*** LISTED ENTRIES Section Begins ***

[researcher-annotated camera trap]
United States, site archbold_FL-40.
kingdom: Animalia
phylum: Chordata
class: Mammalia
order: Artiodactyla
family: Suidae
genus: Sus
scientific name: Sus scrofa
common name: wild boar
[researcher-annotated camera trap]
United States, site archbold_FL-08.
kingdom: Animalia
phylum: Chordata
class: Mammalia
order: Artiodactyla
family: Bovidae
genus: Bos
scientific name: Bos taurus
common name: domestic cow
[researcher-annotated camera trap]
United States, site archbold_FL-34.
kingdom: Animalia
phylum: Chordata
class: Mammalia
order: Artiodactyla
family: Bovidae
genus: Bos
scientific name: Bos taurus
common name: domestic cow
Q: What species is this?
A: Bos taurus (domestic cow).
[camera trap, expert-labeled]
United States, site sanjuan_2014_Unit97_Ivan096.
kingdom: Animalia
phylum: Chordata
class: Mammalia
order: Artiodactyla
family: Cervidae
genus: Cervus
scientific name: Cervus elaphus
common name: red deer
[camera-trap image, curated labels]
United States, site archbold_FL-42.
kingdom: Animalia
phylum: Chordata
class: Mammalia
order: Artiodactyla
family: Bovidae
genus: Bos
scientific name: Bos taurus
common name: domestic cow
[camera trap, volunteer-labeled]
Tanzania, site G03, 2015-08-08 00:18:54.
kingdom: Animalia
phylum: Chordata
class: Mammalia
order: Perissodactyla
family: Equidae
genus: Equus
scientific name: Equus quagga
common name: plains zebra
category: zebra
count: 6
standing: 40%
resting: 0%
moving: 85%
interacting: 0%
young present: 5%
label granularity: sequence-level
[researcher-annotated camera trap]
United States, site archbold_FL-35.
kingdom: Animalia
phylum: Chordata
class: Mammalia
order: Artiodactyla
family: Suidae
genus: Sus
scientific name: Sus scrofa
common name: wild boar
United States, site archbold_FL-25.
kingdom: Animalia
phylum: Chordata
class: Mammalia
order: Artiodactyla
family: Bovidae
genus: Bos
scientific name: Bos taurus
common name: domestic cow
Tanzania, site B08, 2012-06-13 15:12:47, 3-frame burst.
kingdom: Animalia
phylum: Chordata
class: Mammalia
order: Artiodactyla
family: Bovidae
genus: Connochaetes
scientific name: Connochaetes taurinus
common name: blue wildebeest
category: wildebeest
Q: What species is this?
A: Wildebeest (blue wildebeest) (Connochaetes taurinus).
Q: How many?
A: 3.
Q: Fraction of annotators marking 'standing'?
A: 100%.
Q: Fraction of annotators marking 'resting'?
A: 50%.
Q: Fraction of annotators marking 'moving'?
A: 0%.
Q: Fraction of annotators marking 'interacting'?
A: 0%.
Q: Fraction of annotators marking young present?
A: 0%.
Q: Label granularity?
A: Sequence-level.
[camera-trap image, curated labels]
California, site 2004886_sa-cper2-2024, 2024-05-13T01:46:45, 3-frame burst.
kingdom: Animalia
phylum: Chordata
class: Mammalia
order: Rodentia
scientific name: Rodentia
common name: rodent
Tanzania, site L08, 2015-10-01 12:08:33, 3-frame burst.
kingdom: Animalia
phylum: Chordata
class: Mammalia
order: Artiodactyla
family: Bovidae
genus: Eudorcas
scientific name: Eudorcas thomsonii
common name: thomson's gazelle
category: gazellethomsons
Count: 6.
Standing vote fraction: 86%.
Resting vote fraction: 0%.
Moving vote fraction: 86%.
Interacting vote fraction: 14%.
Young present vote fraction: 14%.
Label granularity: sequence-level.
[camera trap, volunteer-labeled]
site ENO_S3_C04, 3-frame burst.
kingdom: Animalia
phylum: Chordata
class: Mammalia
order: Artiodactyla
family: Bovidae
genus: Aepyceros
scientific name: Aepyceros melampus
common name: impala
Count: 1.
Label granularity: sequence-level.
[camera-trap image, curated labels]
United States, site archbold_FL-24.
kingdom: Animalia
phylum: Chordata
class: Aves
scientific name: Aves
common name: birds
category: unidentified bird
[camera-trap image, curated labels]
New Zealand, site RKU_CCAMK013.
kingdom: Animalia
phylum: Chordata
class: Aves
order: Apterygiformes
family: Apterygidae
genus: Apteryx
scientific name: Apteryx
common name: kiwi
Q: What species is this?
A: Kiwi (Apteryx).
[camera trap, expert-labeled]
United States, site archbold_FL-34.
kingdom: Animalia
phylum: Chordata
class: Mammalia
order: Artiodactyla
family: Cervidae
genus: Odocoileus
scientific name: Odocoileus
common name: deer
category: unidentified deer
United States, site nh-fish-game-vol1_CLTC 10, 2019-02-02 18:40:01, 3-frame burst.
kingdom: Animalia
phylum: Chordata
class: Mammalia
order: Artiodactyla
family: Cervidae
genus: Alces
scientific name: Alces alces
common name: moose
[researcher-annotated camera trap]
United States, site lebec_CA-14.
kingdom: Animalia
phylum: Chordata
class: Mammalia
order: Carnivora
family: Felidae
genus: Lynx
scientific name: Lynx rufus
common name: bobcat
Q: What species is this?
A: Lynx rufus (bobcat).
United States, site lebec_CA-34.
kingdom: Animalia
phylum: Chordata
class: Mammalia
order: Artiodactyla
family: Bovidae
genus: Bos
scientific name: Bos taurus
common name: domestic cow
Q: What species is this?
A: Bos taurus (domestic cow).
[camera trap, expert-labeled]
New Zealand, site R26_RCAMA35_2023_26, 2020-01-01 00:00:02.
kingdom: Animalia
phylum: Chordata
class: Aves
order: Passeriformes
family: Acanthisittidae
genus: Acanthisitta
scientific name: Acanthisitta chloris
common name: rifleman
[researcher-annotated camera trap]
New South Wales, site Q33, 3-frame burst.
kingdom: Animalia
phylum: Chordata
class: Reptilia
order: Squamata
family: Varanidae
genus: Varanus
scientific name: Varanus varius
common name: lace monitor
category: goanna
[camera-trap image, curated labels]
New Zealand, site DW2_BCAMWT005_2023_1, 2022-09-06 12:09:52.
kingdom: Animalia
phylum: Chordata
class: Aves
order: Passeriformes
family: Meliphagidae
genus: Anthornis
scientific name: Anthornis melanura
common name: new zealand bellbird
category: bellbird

*** LISTED ENTRIES Section Ends ***

— BRIEF —
Set all the data down again, exactly as it reads above.

— EXERCISE RESULT —
[researcher-annotated camera trap]
United States, site archbold_FL-40.
kingdom: Animalia
phylum: Chordata
class: Mammalia
order: Artiodactyla
family: Suidae
genus: Sus
scientific name: Sus scrofa
common name: wild boar
[researcher-annotated camera trap]
United States, site archbold_FL-08.
kingdom: Animalia
phylum: Chordata
class: Mammalia
order: Artiodactyla
family: Bovidae
genus: Bos
scientific name: Bos taurus
common name: domestic cow
[researcher-annotated camera trap]
United States, site archbold_FL-34.
kingdom: Animalia
phylum: Chordata
class: Mammalia
order: Artiodactyla
family: Bovidae
genus: Bos
scientific name: Bos taurus
common name: domestic cow
Q: What species is this?
A: Bos taurus (domestic cow).
[camera trap, expert-labeled]
United States, site sanjuan_2014_Unit97_Ivan096.
kingdom: Animalia
phylum: Chordata
class: Mammalia
order: Artiodactyla
family: Cervidae
genus: Cervus
scientific name: Cervus elaphus
common name: red deer
[camera-trap image, curated labels]
United States, site archbold_FL-42.
kingdom: Animalia
phylum: Chordata
class: Mammalia
order: Artiodactyla
family: Bovidae
genus: Bos
scientific name: Bos taurus
common name: domestic cow
[camera trap, volunteer-labeled]
Tanzania, site G03, 2015-08-08 00:18:54.
kingdom: Animalia
phylum: Chordata
class: Mammalia
order: Perissodactyla
family: Equidae
genus: Equus
scientific name: Equus quagga
common name: plains zebra
category: zebra
count: 6
standing: 40%
resting: 0%
moving: 85%
interacting: 0%
young present: 5%
label granularity: sequence-level
[researcher-annotated camera trap]
United States, site archbold_FL-35.
kingdom: Animalia
phylum: Chordata
class: Mammalia
order: Artiodactyla
family: Suidae
genus: Sus
scientific name: Sus scrofa
common name: wild boar
United States, site archbold_FL-25.
kingdom: Animalia
phylum: Chordata
class: Mammalia
order: Artiodactyla
family: Bovidae
genus: Bos
scientific name: Bos taurus
common name: domestic cow
Tanzania, site B08, 2012-06-13 15:12:47, 3-frame burst.
kingdom: Animalia
phylum: Chordata
class: Mammalia
order: Artiodactyla
family: Bovidae
genus: Connochaetes
scientific name: Connochaetes taurinus
common name: blue wildebeest
category: wildebeest
Q: What species is this?
A: Wildebeest (blue wildebeest) (Connochaetes taurinus).
Q: How many?
A: 3.
Q: Fraction of annotators marking 'standing'?
A: 100%.
Q: Fraction of annotators marking 'resting'?
A: 50%.
Q: Fraction of annotators marking 'moving'?
A: 0%.
Q: Fraction of annotators marking 'interacting'?
A: 0%.
Q: Fraction of annotators marking young present?
A: 0%.
Q: Label granularity?
A: Sequence-level.
[camera-trap image, curated labels]
California, site 2004886_sa-cper2-2024, 2024-05-13T01:46:45, 3-frame burst.
kingdom: Animalia
phylum: Chordata
class: Mammalia
order: Rodentia
scientific name: Rodentia
common name: rodent
Tanzania, site L08, 2015-10-01 12:08:33, 3-frame burst.
kingdom: Animalia
phylum: Chordata
class: Mammalia
order: Artiodactyla
family: Bovidae
genus: Eudorcas
scientific name: Eudorcas thomsonii
common name: thomson's gazelle
category: gazellethomsons
Count: 6.
Standing vote fraction: 86%.
Resting vote fraction: 0%.
Moving vote fraction: 86%.
Interacting vote fraction: 14%.
Young present vote fraction: 14%.
Label granularity: sequence-level.
[camera trap, volunteer-labeled]
site ENO_S3_C04, 3-frame burst.
kingdom: Animalia
phylum: Chordata
class: Mammalia
order: Artiodactyla
family: Bovidae
genus: Aepyceros
scientific name: Aepyceros melampus
common name: impala
Count: 1.
Label granularity: sequence-level.
[camera-trap image, curated labels]
United States, site archbold_FL-24.
kingdom: Animalia
phylum: Chordata
class: Aves
scientific name: Aves
common name: birds
category: unidentified bird
[camera-trap image, curated labels]
New Zealand, site RKU_CCAMK013.
kingdom: Animalia
phylum: Chordata
class: Aves
order: Apterygiformes
family: Apterygidae
genus: Apteryx
scientific name: Apteryx
common name: kiwi
Q: What species is this?
A: Kiwi (Apteryx).
[camera trap, expert-labeled]
United States, site archbold_FL-34.
kingdom: Animalia
phylum: Chordata
class: Mammalia
order: Artiodactyla
family: Cervidae
genus: Odocoileus
scientific name: Odocoileus
common name: deer
category: unidentified deer
United States, site nh-fish-game-vol1_CLTC 10, 2019-02-02 18:40:01, 3-frame burst.
kingdom: Animalia
phylum: Chordata
class: Mammalia
order: Artiodactyla
family: Cervidae
genus: Alces
scientific name: Alces alces
common name: moose
[researcher-annotated camera trap]
United States, site lebec_CA-14.
kingdom: Animalia
phylum: Chordata
class: Mammalia
order: Carnivora
family: Felidae
genus: Lynx
scientific name: Lynx rufus
common name: bobcat
Q: What species is this?
A: Lynx rufus (bobcat).
United States, site lebec_CA-34.
kingdom: Animalia
phylum: Chordata
class: Mammalia
order: Artiodactyla
family: Bovidae
genus: Bos
scientific name: Bos taurus
common name: domestic cow
Q: What species is this?
A: Bos taurus (domestic cow).
[camera trap, expert-labeled]
New Zealand, site R26_RCAMA35_2023_26, 2020-01-01 00:00:02.
kingdom: Animalia
phylum: Chordata
class: Aves
order: Passeriformes
family: Acanthisittidae
genus: Acanthisitta
scientific name: Acanthisitta chloris
common name: rifleman
[researcher-annotated camera trap]
New South Wales, site Q33, 3-frame burst.
kingdom: Animalia
phylum: Chordata
class: Reptilia
order: Squamata
family: Varanidae
genus: Varanus
scientific name: Varanus varius
common name: lace monitor
category: goanna
[camera-trap image, curated labels]
New Zealand, site DW2_BCAMWT005_2023_1, 2022-09-06 12:09:52.
kingdom: Animalia
phylum: Chordata
class: Aves
order: Passeriformes
family: Meliphagidae
genus: Anthornis
scientific name: Anthornis melanura
common name: new zealand bellbird
category: bellbird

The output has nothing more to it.